Theater Review - The New Century gives its acceptance speech at Actor’s Express

After a backward look at 20th-century gay history this past spring via Terrence McNally’s Some Men, Actor’s Express looks to the present and future with The New Century. Director Alan Kilpatrick and three of Atlanta’s funniest actors rise to the level of playwright Paul Rudnick’s hilarious script and exceed the simple, sentimental notions of the play’s latter half.

The New Century begins with three hysterical monologues and stitches them together rather awkwardly in the second act. As the caustic matriarch Helene, LaLa Cochran proclaims her superior mothering skills before a group called Parents of Lesbians, Gays, Bisexuals, the Transgendered, the Questioning, the Curious, the Creatively Concerned and Others. She quips, “Maybe we should just call this group ‘Why Jimmy Has No Friends.’” Don Finney plays the mincing, pastel-wearing Mr. Charles, who broadcasts his public access show “Too Gay” from Palm Beach, Fla., having been banned from New York for being too much of a stereotype. Finally, Shelly McCook’s Barbara Ellen celebrates old-fashioned crafts (“I recently crocheted a tuxedo for my toaster”) before reflecting on her son’s death from AIDS.

Records supplied
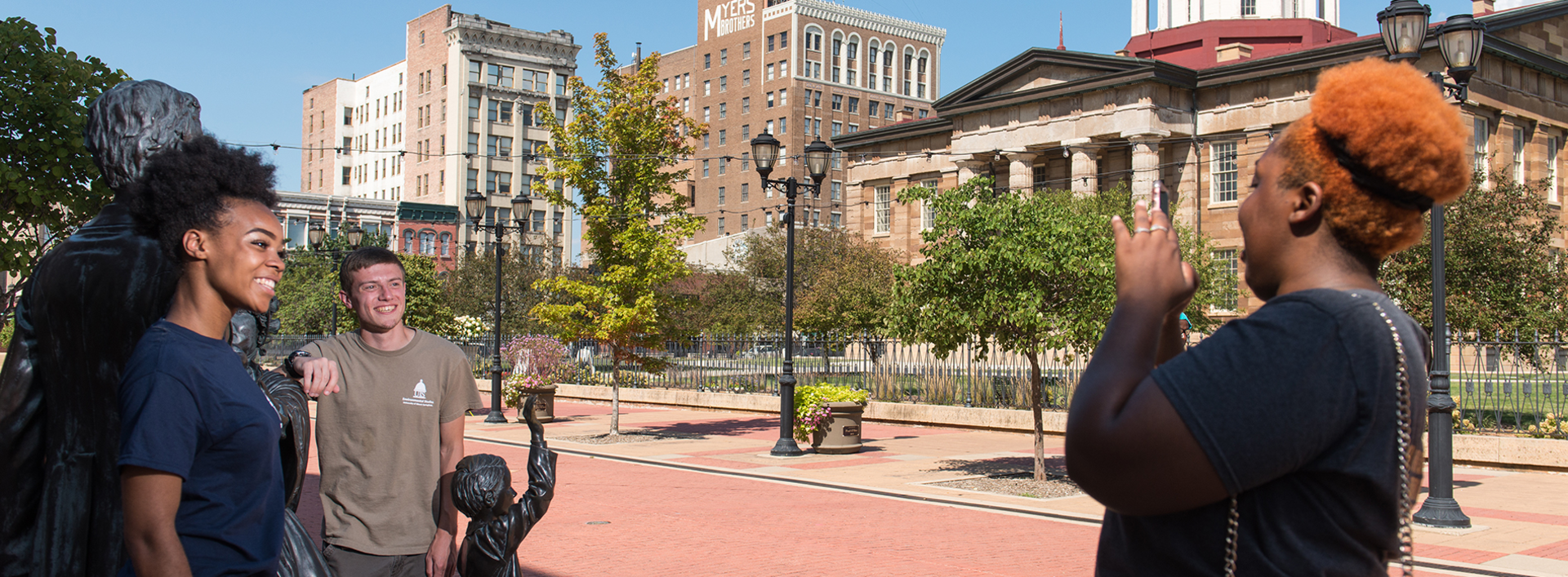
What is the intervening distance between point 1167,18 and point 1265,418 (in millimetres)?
55611

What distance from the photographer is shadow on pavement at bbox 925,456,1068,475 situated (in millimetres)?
15780

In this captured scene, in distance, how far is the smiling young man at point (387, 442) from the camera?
14.5ft

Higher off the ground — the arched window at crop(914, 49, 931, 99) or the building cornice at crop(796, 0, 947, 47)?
the building cornice at crop(796, 0, 947, 47)

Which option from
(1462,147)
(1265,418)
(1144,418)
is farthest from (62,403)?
(1462,147)

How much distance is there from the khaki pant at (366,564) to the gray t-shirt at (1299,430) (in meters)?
3.44

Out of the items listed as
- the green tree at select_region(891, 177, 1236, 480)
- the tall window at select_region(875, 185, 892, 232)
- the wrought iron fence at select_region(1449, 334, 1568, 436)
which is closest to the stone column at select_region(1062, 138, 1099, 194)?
the tall window at select_region(875, 185, 892, 232)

Your assignment
Write what follows in the review of The New Century at Actor's Express, starting after its final sentence. You can leave the rows out of this.

Your response
Rudnick has proven to be his generation’s most relentless, quick-draw quip machine in works such as Jeffrey, Valhalla and Addams Family Values. The Actor’s Express production’s cast members not only have the stage presence and split-second comedic timing to live up to Rudnick’s roles, they also draw out the play’s thoughtful qualities about contemporary acceptance of homosexuality. If baffled by their unconventional children, Helene and Barbara Ellen love them unconditionally. Mr. Charles, meanwhile, finds himself an outcast among “acceptable” gay people and wonders if he’s the last of a dying breed of flaming queens.

The play’s second half takes place in a New York hospital maternity ward, a too convenient location for the three characters to meet, crack jokes, brood about Ground Zero and speculate on the next generation. Rudnick punts the question of human suffering with the idea that shopping and dancing offer an answer to life’s problems. Fortunately, Cochran, Finney and McCook provide such fine company that the unwritten future seems to be in capable hands.